Stored data entries
--

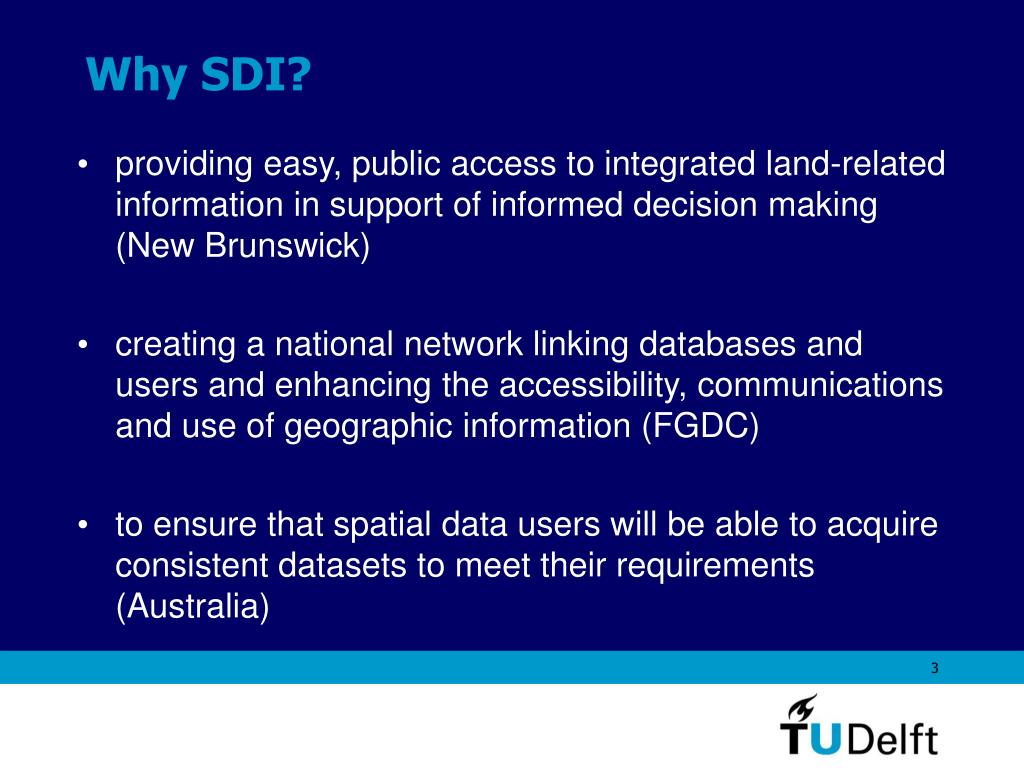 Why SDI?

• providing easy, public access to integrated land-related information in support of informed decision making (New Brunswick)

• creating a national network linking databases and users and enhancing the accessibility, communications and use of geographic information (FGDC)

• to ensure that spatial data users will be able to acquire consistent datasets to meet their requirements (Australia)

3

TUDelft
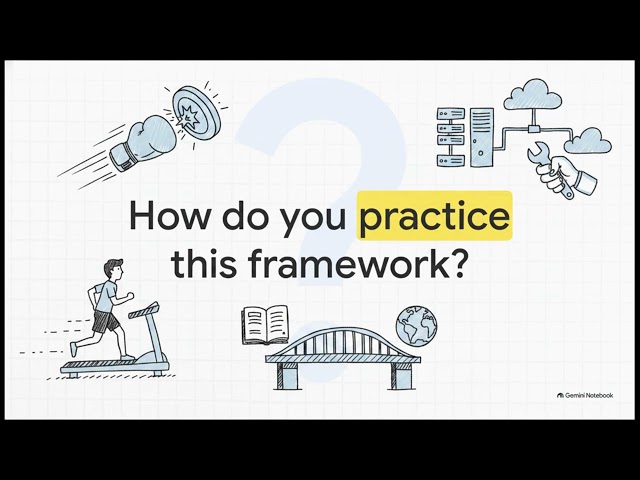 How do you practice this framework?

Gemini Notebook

--

_Instructions for the task_. Check all the records above and select each line where the string "information" is found.

_Answer to the exercise_.
• providing easy, public access to integrated land-related information in support of informed decision making (New Brunswick)
• creating a national network linking databases and users and enhancing the accessibility, communications and use of geographic information (FGDC)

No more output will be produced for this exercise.